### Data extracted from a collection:
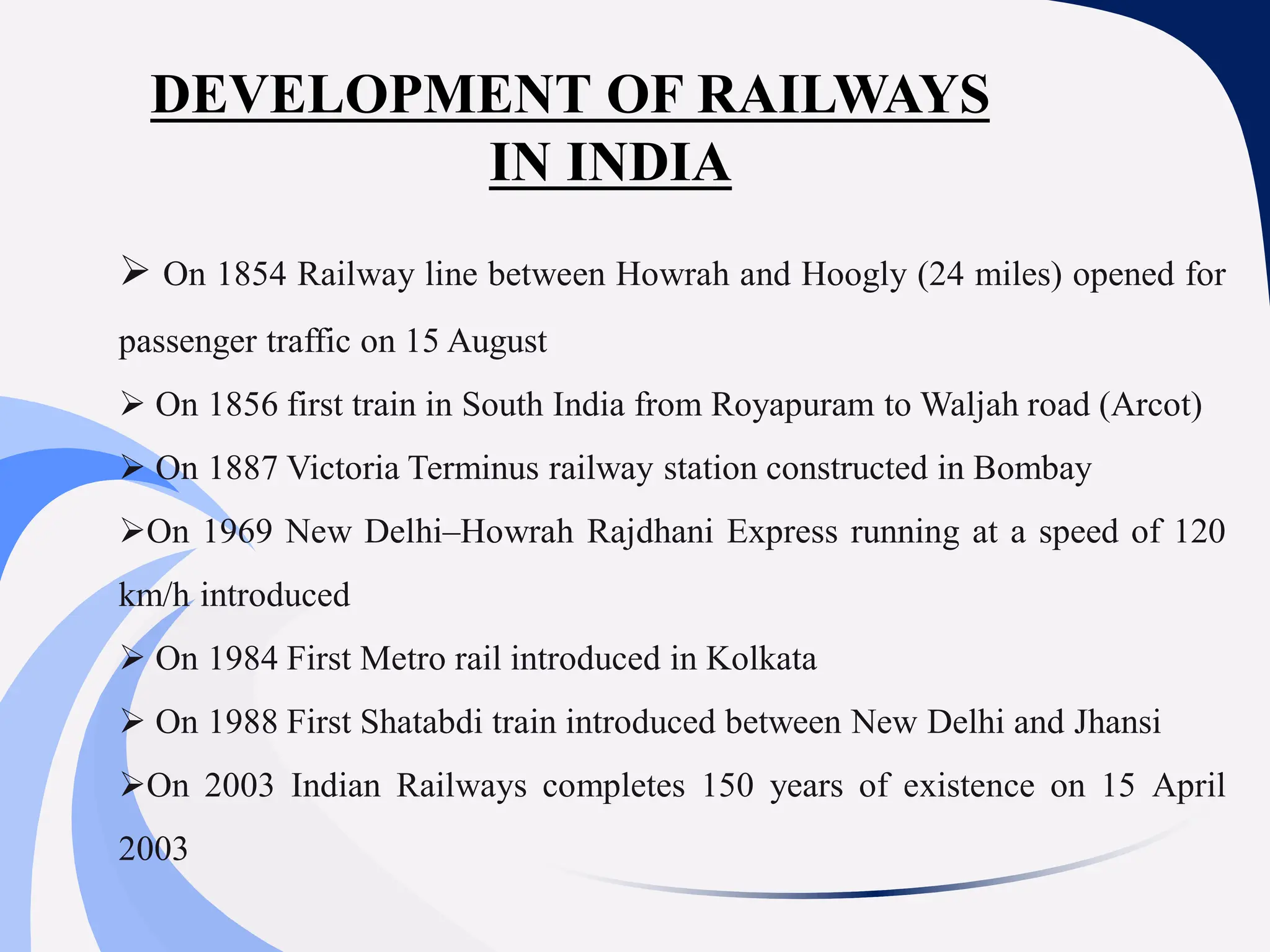 DEVELOPMENT OF RAILWAYS IN INDIA

➢ On 1854 Railway line between Howrah and Hoogly (24 miles) opened for passenger traffic on 15 August

➢ On 1856 first train in South India from Royapuram to Waljah road (Arcot)

➢ On 1887 Victoria Terminus railway station constructed in Bombay

➢On 1969 New Delhi–Howrah Rajdhani Express running at a speed of 120 km/h introduced

➢ On 1984 First Metro rail introduced in Kolkata

➢ On 1988 First Shatabdi train introduced between New Delhi and Jhansi

➢On 2003 Indian Railways completes 150 years of existence on 15 April 2003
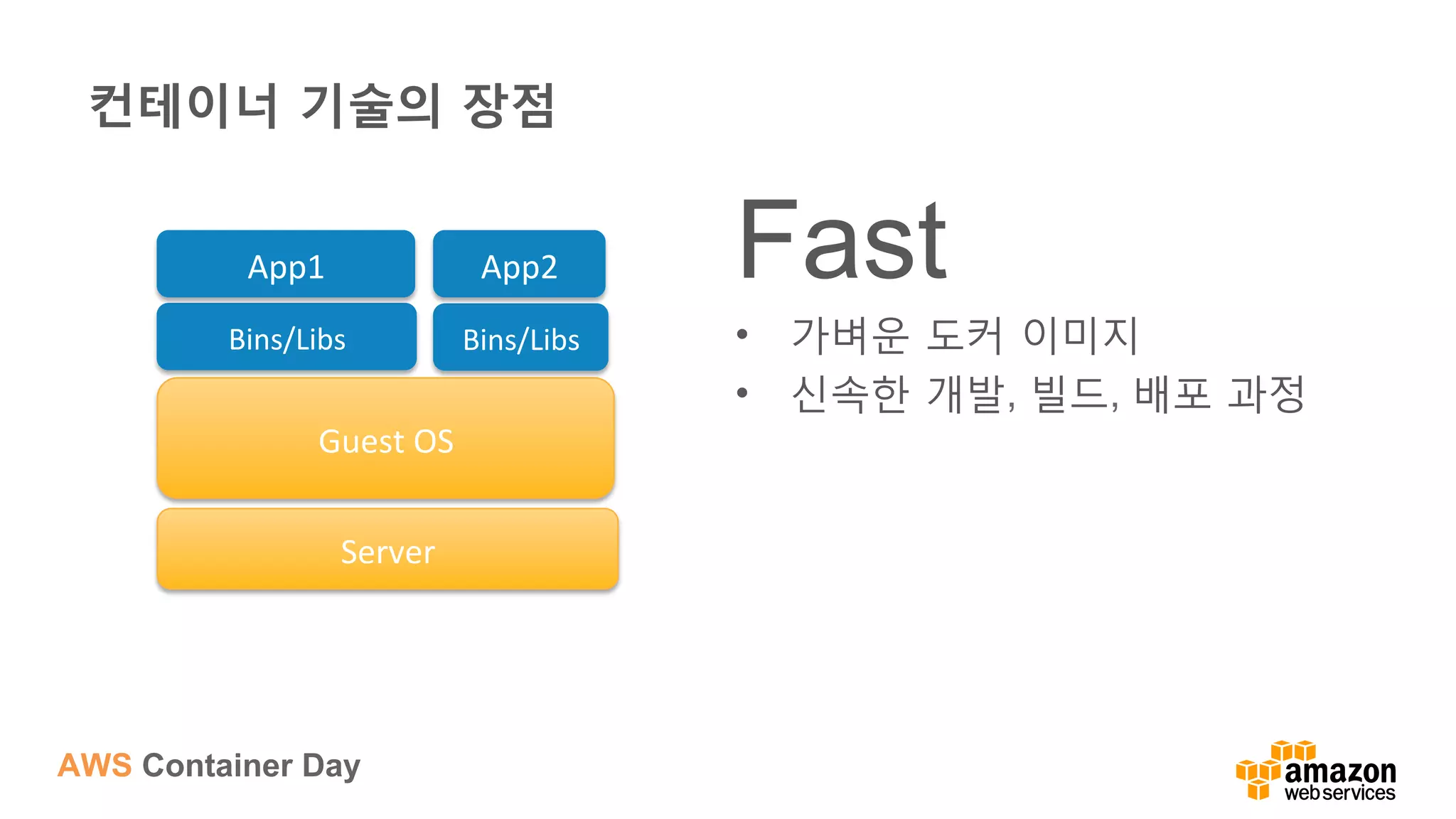 컨테이너 기술의 장점

App1

App2

Bins/Libs

Bins/Libs

Guest OS

Server

Fast

• 가벼운 도커 이미지
• 신속한 개발, 빌드, 배포 과정

AWS Container Day

amazon web services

### Prompt:
Gather from the entries above all lines that include the string "Howrah".

### Result below:
➢ On 1854 Railway line between Howrah and Hoogly (24 miles) opened for passenger traffic on 15 August
➢On 1969 New Delhi–Howrah Rajdhani Express running at a speed of 120 km/h introduced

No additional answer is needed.